Facts on HB 388
- This bill does nothing to improve women’s health and safety. In fact it is a direct threat to women’s health and safety, as it will close safe and reputable abortion providers who are unable to meet this requirement.
- LA law already imposes regulations on abortion providers, requiring a physician to remain in an abortion facility when patients are present. This physician must either have admitting privileges OR a written transfer agreement with a physician who has admitting privileges at a local hospital to facilitate emergency care. Eliminating a physician’s ability to maintain an arrangement with a physician who has local hospital admitting privileges will not improve patient safety.
- There is no medical reason for this requirement: an abortion is among the safest medical procedures. Less than .5% lead to major complications, and most of those few complications can be addressed in an outpatient setting.
- The AMA and ACOG oppose requiring admitting privileges for abortion doctors. Among their reasons is that abortion is some thirty-times safer than other outpatient procedures, like colonoscopies, that are not subject to admitting privilege requirements.
- Admitting privileges are not easy to come by under any circumstances. More importantly, such a admitting requirement gives hospitals the power to decide whether abortion services are even available in the state.

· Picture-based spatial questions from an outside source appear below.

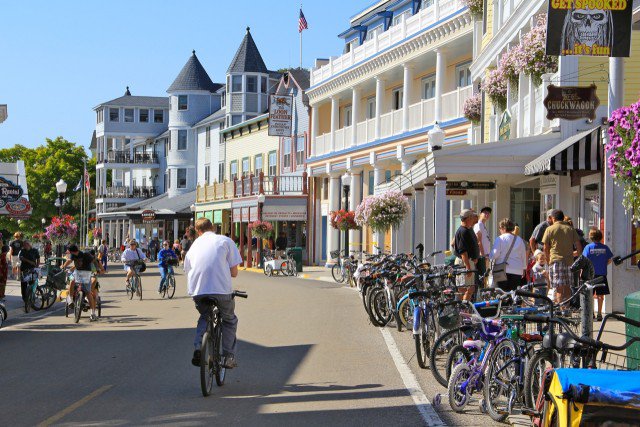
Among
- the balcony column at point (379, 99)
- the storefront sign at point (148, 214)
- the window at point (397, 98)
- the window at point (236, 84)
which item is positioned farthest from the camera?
the storefront sign at point (148, 214)

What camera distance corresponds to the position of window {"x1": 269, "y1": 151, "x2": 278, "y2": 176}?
198 feet

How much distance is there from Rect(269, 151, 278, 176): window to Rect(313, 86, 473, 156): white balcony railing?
746cm

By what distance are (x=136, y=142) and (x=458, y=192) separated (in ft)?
233

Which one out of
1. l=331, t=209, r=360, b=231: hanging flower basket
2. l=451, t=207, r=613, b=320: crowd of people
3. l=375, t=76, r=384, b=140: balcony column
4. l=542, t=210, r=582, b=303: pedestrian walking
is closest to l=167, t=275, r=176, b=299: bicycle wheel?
l=451, t=207, r=613, b=320: crowd of people

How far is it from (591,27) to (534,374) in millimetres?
6979

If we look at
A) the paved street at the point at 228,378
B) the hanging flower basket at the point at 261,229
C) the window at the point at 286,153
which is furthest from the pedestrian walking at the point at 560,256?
the window at the point at 286,153

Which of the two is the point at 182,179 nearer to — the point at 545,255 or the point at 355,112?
the point at 355,112

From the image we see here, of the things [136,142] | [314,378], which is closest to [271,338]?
[314,378]

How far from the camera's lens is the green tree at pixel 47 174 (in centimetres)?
9606

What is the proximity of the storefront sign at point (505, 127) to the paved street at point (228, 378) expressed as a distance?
281 inches

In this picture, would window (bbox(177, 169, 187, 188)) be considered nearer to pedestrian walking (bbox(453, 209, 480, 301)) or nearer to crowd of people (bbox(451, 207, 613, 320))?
crowd of people (bbox(451, 207, 613, 320))

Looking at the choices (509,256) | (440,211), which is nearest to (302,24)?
(440,211)

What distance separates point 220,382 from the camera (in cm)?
1145

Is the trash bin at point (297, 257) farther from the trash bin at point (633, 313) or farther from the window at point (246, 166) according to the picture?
the trash bin at point (633, 313)
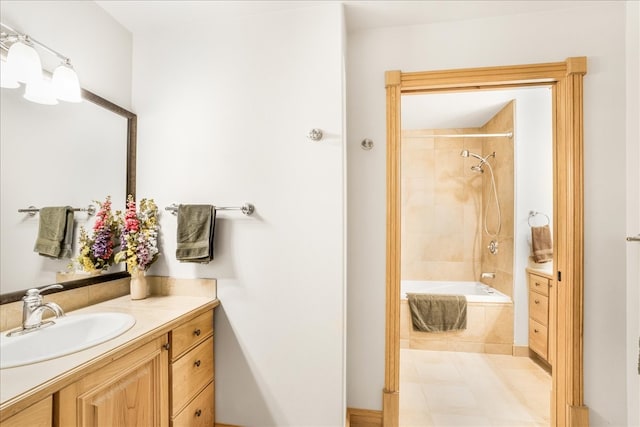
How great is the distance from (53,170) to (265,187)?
1.00 metres

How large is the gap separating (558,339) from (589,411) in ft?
1.31

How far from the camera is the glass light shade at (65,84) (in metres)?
1.37

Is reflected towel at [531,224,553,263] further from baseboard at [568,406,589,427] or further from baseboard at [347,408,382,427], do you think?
baseboard at [347,408,382,427]

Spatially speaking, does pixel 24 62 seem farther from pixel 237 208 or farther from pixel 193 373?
pixel 193 373

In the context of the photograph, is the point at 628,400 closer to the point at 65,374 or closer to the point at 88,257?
the point at 65,374

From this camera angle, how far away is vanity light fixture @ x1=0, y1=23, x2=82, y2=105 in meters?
1.22

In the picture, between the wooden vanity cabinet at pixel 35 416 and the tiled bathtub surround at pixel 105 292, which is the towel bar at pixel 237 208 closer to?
the tiled bathtub surround at pixel 105 292

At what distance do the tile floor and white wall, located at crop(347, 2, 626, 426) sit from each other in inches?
14.1

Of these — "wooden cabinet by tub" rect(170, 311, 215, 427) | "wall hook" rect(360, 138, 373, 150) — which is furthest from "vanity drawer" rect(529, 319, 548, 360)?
"wooden cabinet by tub" rect(170, 311, 215, 427)

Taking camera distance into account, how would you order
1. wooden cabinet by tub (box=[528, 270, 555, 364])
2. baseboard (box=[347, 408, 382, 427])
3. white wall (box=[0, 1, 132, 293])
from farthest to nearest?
wooden cabinet by tub (box=[528, 270, 555, 364]) → baseboard (box=[347, 408, 382, 427]) → white wall (box=[0, 1, 132, 293])

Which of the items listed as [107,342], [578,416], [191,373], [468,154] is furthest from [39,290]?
[468,154]

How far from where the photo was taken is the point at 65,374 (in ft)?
2.86

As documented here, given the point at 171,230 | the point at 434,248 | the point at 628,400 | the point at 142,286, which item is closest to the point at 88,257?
the point at 142,286

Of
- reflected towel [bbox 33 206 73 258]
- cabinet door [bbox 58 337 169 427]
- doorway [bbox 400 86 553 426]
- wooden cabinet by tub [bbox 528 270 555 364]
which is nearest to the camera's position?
cabinet door [bbox 58 337 169 427]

- There is a clause that requires physicians to provide a phone number to the nearest hospital. This is also medically unsound because in the event of an actual emergency, the hospital will tell them to hang up and call 911.
- No other physician outpatient procedures with similar levels of anesthesia are required to have admitting privileges. This bill targets abortion providers specifically, in an effort to reduce the availability of abortion services in the state.
- Births resulting from unintended pregnancy-80% (2006)
- Public cost for births resulting from unintended pregnancy (millions of $)-406 (2006)
- Number of unintended pregnancies per 1000 women (ages 15-44)-55 (2006)
- Findings suggest that the way to cut Medicaid costs is to expand access to health care, not limit it.
- Unintended pregnancy rates have increased among poor women while they have declined among higher-income women.
- 42% of women having abortions have income levels below the federal poverty line.
- Women report having to borrow money from friends & family and forgo paying rent, groceries & utilities to pay for their procedure.
- Compared with higher income women, poor women have unintended pregnancy rates 5X as high; abortion rates 5X as high and unplanned birth rates 6X as high.
- Seven in 10 women would have preferred to have their abortion earlier. Many women experience delays because they need time to raise the money.
- Delays=Higher Costs: travel costs, child care costs, lost wages from missed work
Finer LB and Zolna MR, Unintended pregnancy in the United States: incidence and disparities, 2006, Contraception, 2011, 84(5):478–485.
Jones RK, Finer LB and Singh S, Characteristics of U.S. abortion patients, 2008, New York: Guttmacher Institute, 2010.
Jones RK and Kavanaugh ML, Changes in abortion rates between 2000 and 2008 and lifetime incidence of abortion, Obstetrics & Gynecology, 2011, 117(6):1358–1366.
Finer LB et al., Timing of steps and reasons for delays in obtaining abortions in the United States, Contraception, 2006, 74(4):334–344.